Texte choisi:
Il faut aussi prendre en compte la concurrence du private equity (les investissements dans des sociétés non cotées) où les salaires s’envolent, autour de 100.000 euros. À la différence de la banque d’affaires, les équipes évoluant dans les fonds d’investissement suivent l’évolution d’une entreprise dans la durée. Ils se déplacent sur site. Leur travail quotidien est bien plus incarné et cela donne beaucoup plus de sens à leur métier. « Être investisseur semble beaucoup plus glamour que de travailler en costard cravate dans une banque », constate Christophe Laville.

Extrait des données:

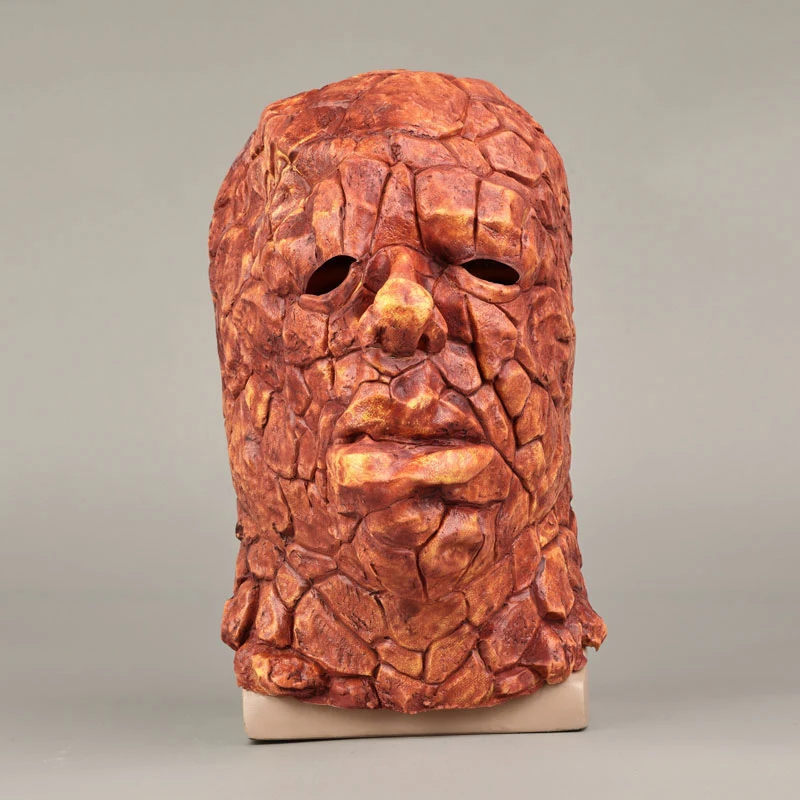 أنيمي فانتاستيك 4 شيء تأثيري قناع بن جريم قناع شيء قناع الدعامة بنيامين لحفلة الهالوماس الكبار النساء الرجال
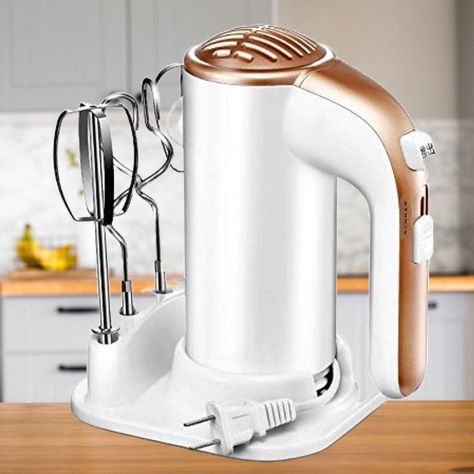 Batidora 200W Mano Mezcla Reposteria Torta Automatica Lau-7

Consigne: Traduisez en anglais cette phrase du texte choisi : « À la différence de la banque d’affaires, les équipes évoluant dans les fonds d’investissement suivent l’évolution d’une entreprise dans la durée. »

Votre réponse: Unlike investment banking, teams working in investment funds follow a company's development over the long term.